An effective locked-in-the-box thriller.

Stories say it begins with a suicide, that the Devil roams the earth and occasionally makes a personal appearance. It wasn’t an accident when five strangers wind up in the same elevator: a temporary security guard (Bokeem Woodbine), a fussy bag lady (Jenny O’Hara), a salesman with high aspirations (Geoffrey Arend), a recent US veteran (Logan Marshall-Green), and a high-class gold digger (Bojana Novakovic). It also wasn’t an accident that a recovering alcoholic named Bowden (Chris Messina) was the detective placed in charge when the elevator stopped and the people inside the car started dying. These things happen for a reason…

Part of planned trilogy called “The Night Chronicles,” writer/director M. Night Shyamalan proposes an idea and hands it off to others while he produces. This first installment, Devil, is a locked-in-the-box thriller (put mixed personalities into a confined space, lock the box, then open it later to see who’s left.) With a tight running time, clever workarounds, and an adequate cast, Devil mostly succeeds.
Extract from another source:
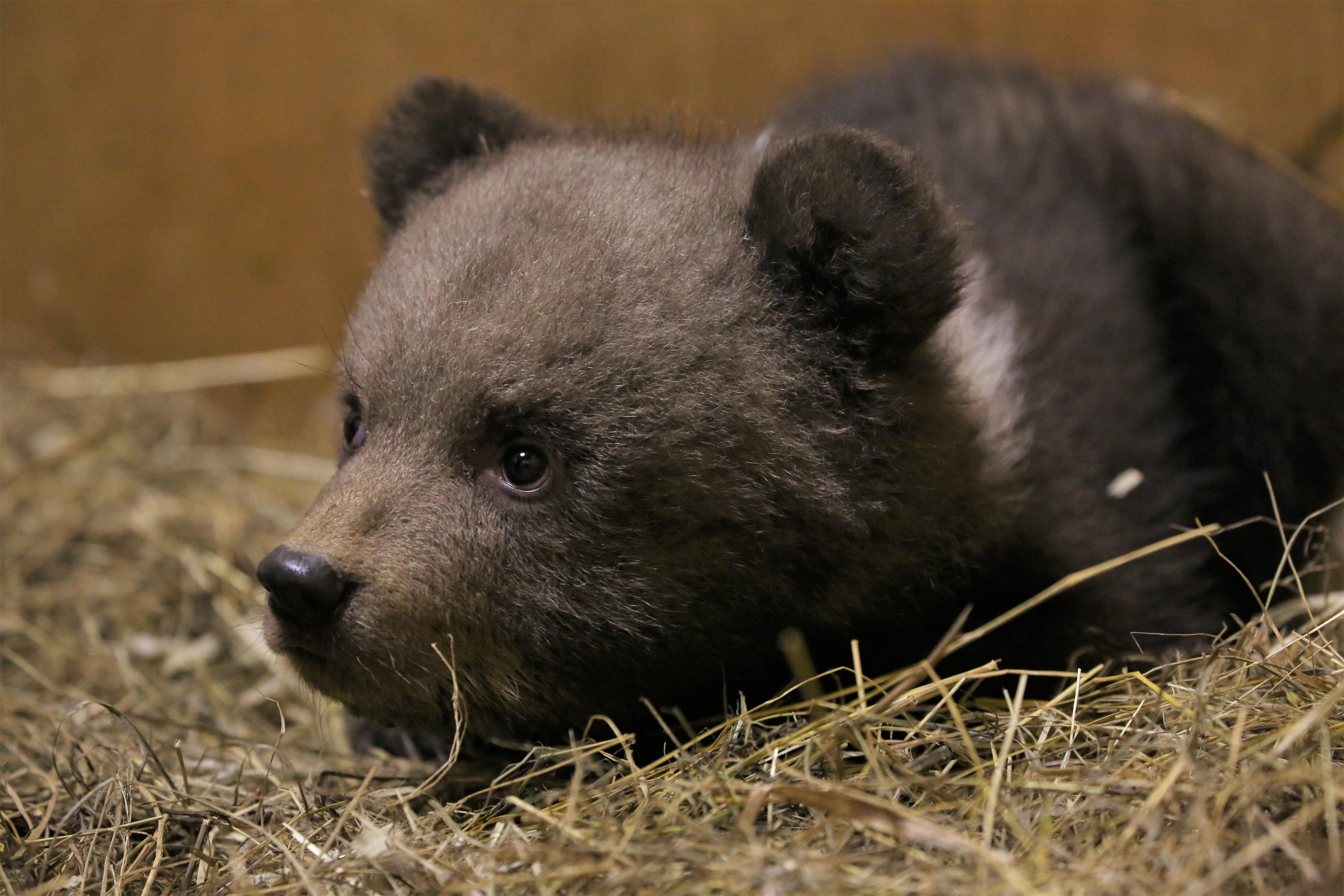 В Тверскую область из Костромы привезли трех медвежат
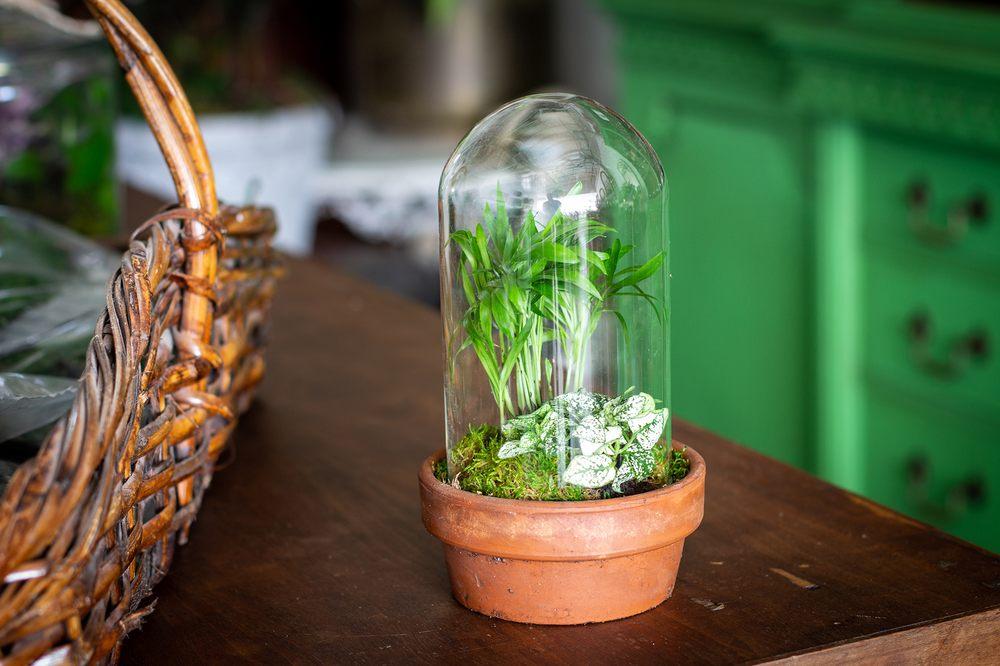 Portilla Home & Garden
The inclusion of a narrator (surprisingly not played in cameo by M. Night Shyamalan himself) among the cast spewing omens, Catholicism, and bedtime stories dips too often into the cheese to keep things riveting, and that’s where the film fails to believe in itself.

What does work is the way the film invents its own mythology and sticks to those rules. The detective becomes interesting when he easily looks past the obvious to see other possibilities; this is important since he’ll also have to think outside the box to “beat the Devil.” Also effective is the narrator’s mantra-like warnings of how it doesn’t matter what we do because we brought it on ourselves. No one is innocent here, and where that would be cause enough in most films to give little care to anyone about to die, enough humanity comes through to show these characters as flawed people doing the best they can.

If the narrator were less clownish, if the epilogue didn’t drag out the ending, or if some of the throwaway roles were better fleshed out, Devil could have risen to greater heights. In spite of its flaws, it’s still the best thing that M. Night Shyamalan has had his name attached to in years. Is this the beginning of an upward trend in which inevitability replaces the twist ending to give rise to new M. Night successes, or is this merely proof that ideas and not direction are the creator’s bread and butter? Stayed tuned; there’s two more chronicles to go.